Проповедник оптимистического бытия. Слово о Николае Трубникове

Николай Николаевич Трубников (1929–1983)
Философ милостью Божьей, Николай Николаевич Трубников практически не знаком широкому читателю, да и специалисты знают его гораздо меньше, чем следовало бы. Его зрелые, собственно трубниковские работы, по сути дела, не печатались при жизни (удалось издать лишь две-три статьи). Причина? Конечно, она – застойность. Безликая, но не безличная. Представленная вполне конкретными людьми из числа чиновников науки. Да, именно они, не терпевшие ничего мало-мальски неординарного, сыграли в его судьбе зловещую роль.
А поначалу карьера Николая Николаевича складывалась вполне благополучно. Философский факультет МГУ, аспирант, защита кандидатской диссертации, дружный коллектив, занятый проблемами теории познания и методологии науки. Подобно другим, он ходил на службу, брал обязательства сделать в течение года профессиональной работы: то-то и то-то (и сделать не как-нибудь, а на столько-то процентов в первом квартале, на столько-то во втором), выполнял эти обязательства в срок и на должном уровне, выдавал плановые труды, публиковался и т. д. и т. п.
Но вот в конце 1970 года Трубников представляет на суд коллег доклад «Философия и методология науки». Странный, очень странный доклад... Начать с того, что ещё вчера его автор наравне со всеми писал и печатал статьи по теории познания, сегодня же заявляет, будто она (и тем паче методология науки) вообще не составляет специфического предмета философии, а выступает лишь как средство решения фундаментальных философских проблем, к числу которых в первую очередь относит проблемы смерти и смысла жизни.
Ответом ему была критика, весьма резкая и по форме и по содержанию. Что же касается самих фундаментальных проблем, то коллеги как бы и не заметили их. В публичном докладе говорить о смерти и смысле жизни – это по крайней мере неприлично. Во-первых, для людей, созидающих коммунистическое общество, не может быть проблемы смысла жизни, он очевиден, он – в этом созидании.
Во-вторых, над этими проблемами бились многие, не нам чета, однако так ничего и не разрешили; отсюда вывод: это – псевдопроблемы, им не место в серьёзной философии. Ведь общеизвестно, что и классики марксизма не занимались вопросами смысла жизни и тем более смерти... Почему-то у многих тогда, как и сегодня, не возникало мысли, что классики жили и работали во вполне определённых условиях. Они отнюдь не собирались давать окончательные ответы на все возможные или хотя бы важнейшие вопросы, не говоря уж о том, что и знать не знали, что будут классиками, и всё, сказанное ими, для кого-то станет каноном, от которого отклоняться – ни-ни...

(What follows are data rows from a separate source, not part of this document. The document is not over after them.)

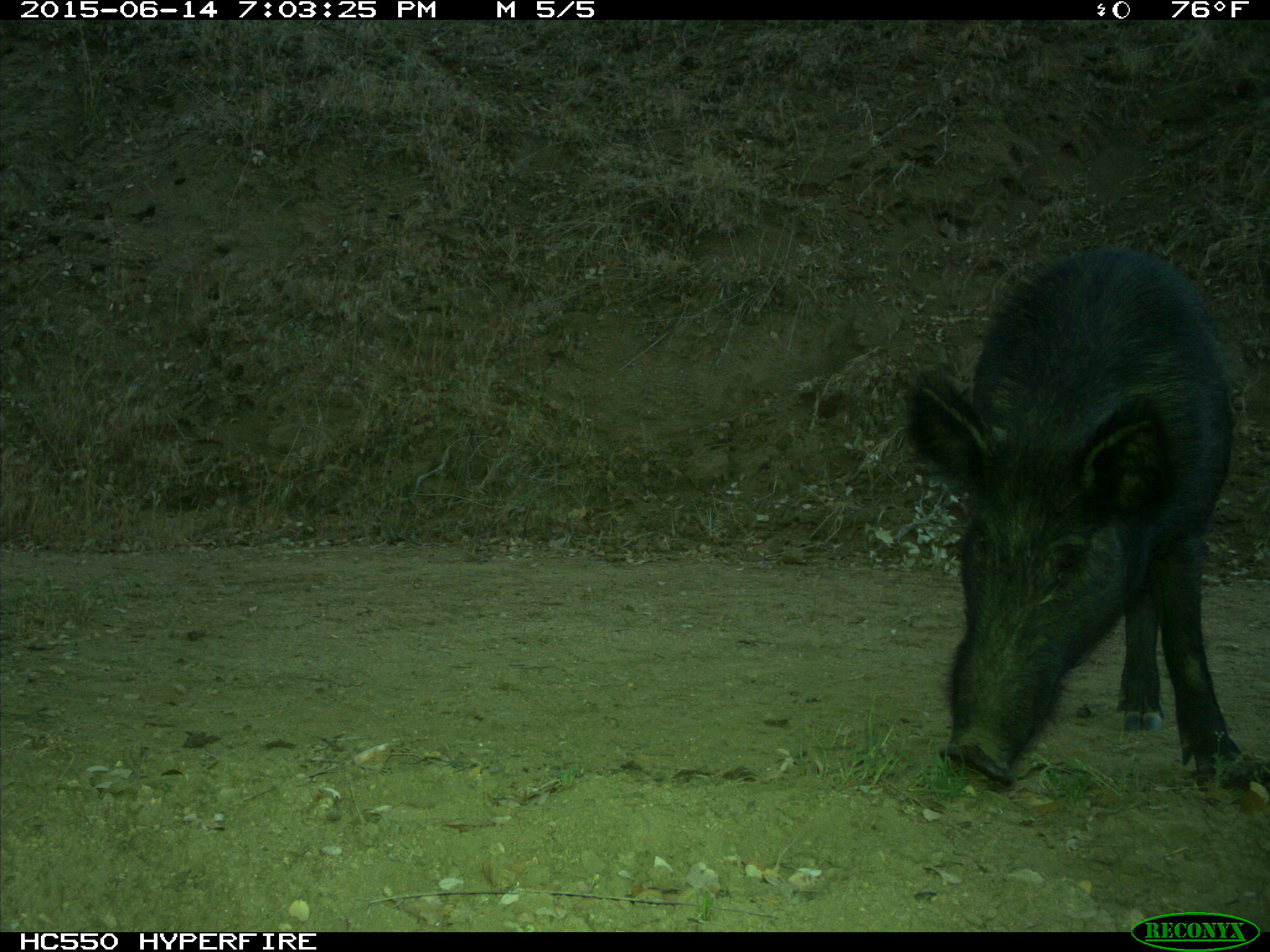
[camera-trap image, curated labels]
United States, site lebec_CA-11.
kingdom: Animalia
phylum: Chordata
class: Mammalia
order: Artiodactyla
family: Suidae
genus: Sus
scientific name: Sus scrofa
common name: wild boar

И всё же как мог он так внезапно и радикально измениться? Теперь, разбирая его архив, мы совершенно точно знаем, что никаких резких перемен в его исследовательских пристрастиях не было. Напротив, была удивительная, хотя и не видная постороннему взору, верность себе. Проблемы смерти и смысла жизни глубоко затронули его ещё в отрочестве. Но тогда почему же, став профессиональным философом, он не занялся ими сразу? Дело в том, что эти важнейшие проблемы – одновременно и сложнейшие.
При самом могучем уме они требуют большой, кропотливой работы и, разумеется, времени. Кроме того, мало было найти что-то новое в самих этих проблемах, реальная ситуация вынуждала найти ещё нечто новое и в себе, а именно: мужество, чтобы выступить по этим «не санкционированным классиками» и потому «не существующим» для нас темам. Он нашёл и то и другое.

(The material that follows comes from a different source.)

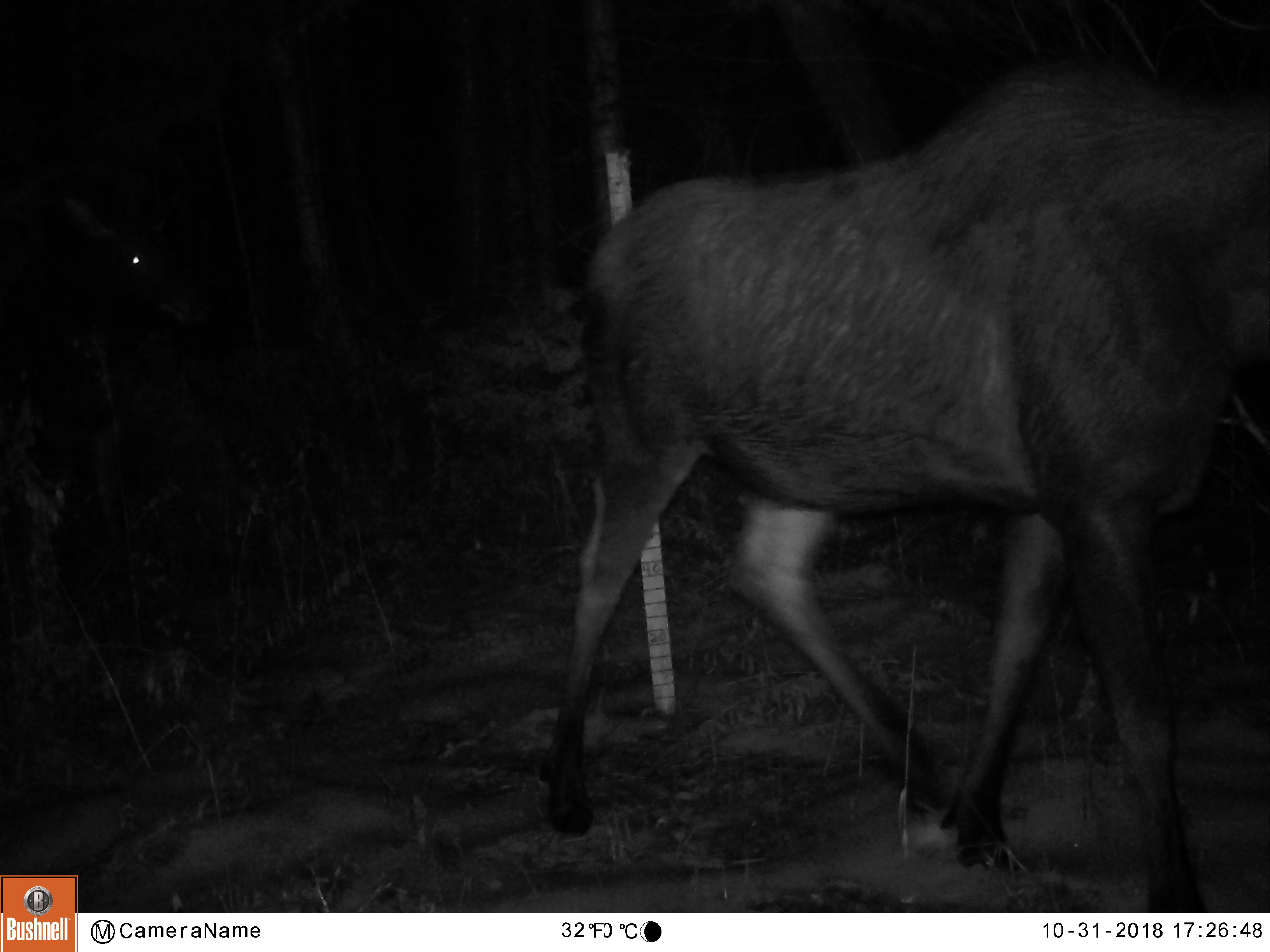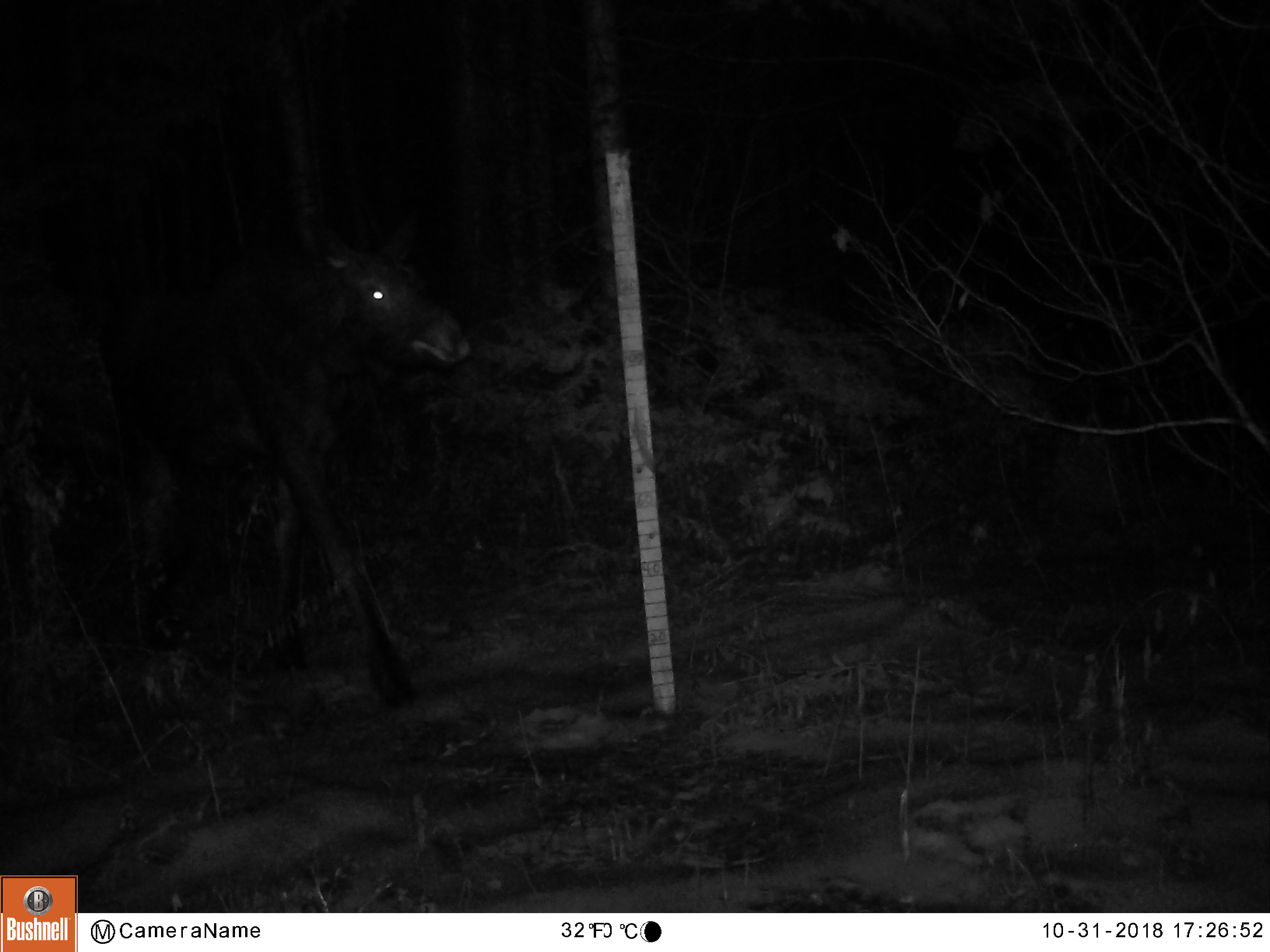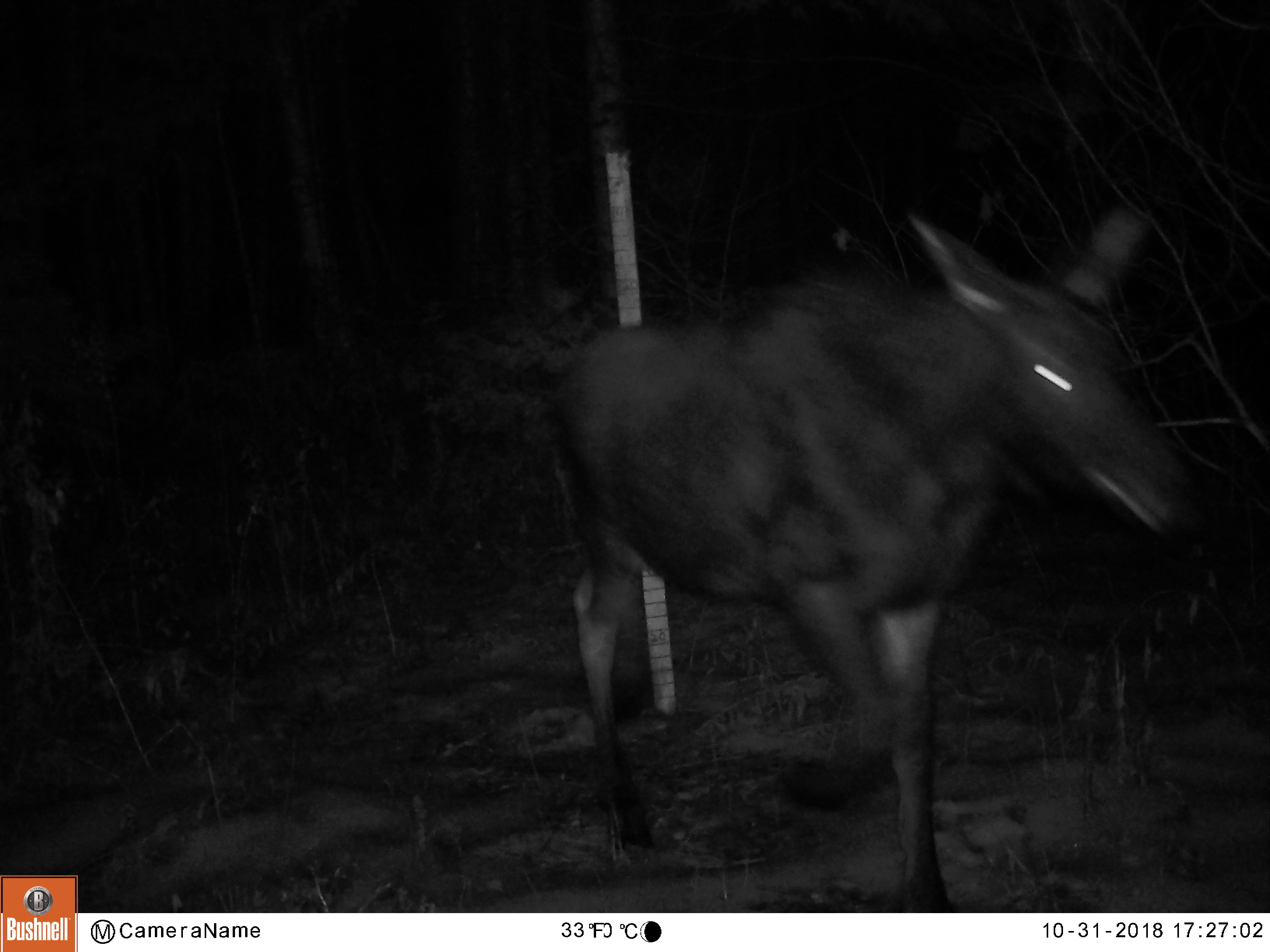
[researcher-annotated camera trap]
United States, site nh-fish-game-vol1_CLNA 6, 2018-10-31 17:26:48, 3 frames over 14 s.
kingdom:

Пусть это звучит несколько высокопарно, но во второй половине 60-х годов он проходил самую главную и трудную программу – учился по классу искренности и мужества.
Начальные опыты подхода к своим заветным проблемам он предпринял в форме художественно-философских произведений, благо обладал писательским даром. Самым первым из них было литературно-философское эссе «Притча о Белом Ките» – своеобразный диалог-размышление с близким по духу человеком Г. Мелвиллом о смерти, о недопустимости убийства, о смысле жизни и о многом другом. Эссе было написано через полгода после того «злосчастного» доклада и обнародовано в кругу друзей. Оно покорило, потрясло до глубины души...

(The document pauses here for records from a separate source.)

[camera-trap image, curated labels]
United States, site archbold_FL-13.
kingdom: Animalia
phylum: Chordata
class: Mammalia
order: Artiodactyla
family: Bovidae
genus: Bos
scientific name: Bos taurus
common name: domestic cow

Потом были прекрасные рассказы «Золотое на лазоревом, или Новый убор для св. Варвары» (1972), «Скальпель и кисть ретушёра» (1972–1973). Создавал он и сугубо философские работы.
Их объединяла не только фундаментальная смысложизненная проблематика, но и полное отсутствие какого-либо снобизма в отношении к мыслителям прошлого – к тем, якобы ничего не разрешившим. «Пепел их живой мысли стучался, стучится и стучит в моём сердце», – писал он. По крупицам, бережно он собирает весь их опыт – и положительный, и отрицательный – уточняет, очищает, дополняет, сводит воедино, обосновывает. В итоге получает свои оригинальные постановки и решения этих древних проблем.
Очень стара и широко распространена (особенно в XX веке – благодаря экзистенциалистам) концепция: жизнь бессмысленна в силу существования смерти; будучи абсолютно бессмысленной, смерть перечёркивает, делает абсурдной любую жизнь, сколь бы осмысленной она ни казалась. Он же утверждает прямо противоположное: жизнь может и должна иметь смысл, и залог этого – существование смерти: «Надо просто по-иному понять смерть».
Не вообще смерть, не чью-то уже случившуюся, но свою собственную, будущую. Понять не как начало, противоположное жизни, а как её полюс и предел, столь же естественный и необходимый, как и другой полюс и предел – рождение. Понять, что только осознание этой предельности позволяет нам постичь великую ценность жизни.
Мелвилловский герой Измаил постигает это на практике. Чудом избежав смерти, он начинает совершенно по-иному смотреть на мир, принимать всякое мгновение бытия как бесконечное благо. Не как нечто необходимое и естественное, по священному праву рождения принадлежащее, но как редчайший, ничем не обусловленный дар. Но не значит ли это, что узнать подлинную цену жизни человек может, лишь самолично заглянув в лицо смерти?
Ответ, даваемый не столько каким-то отдельным высказыванием, сколько сутью всех работ, вполне однозначен: нет. Человека можно и нужно учить пониманию смысла жизни и смерти. Ведь сами по себе люди не очень-то склонны размышлять о смысле жизни, а тем более о смерти. И тем не менее, а, вернее, именно поэтому и надо преподавать им эту самую трудную, но совершенно необходимую науку: «Не бойся умереть, прожив. Бойся умереть, не узнав жизни, не полюбив её и не послужив ей».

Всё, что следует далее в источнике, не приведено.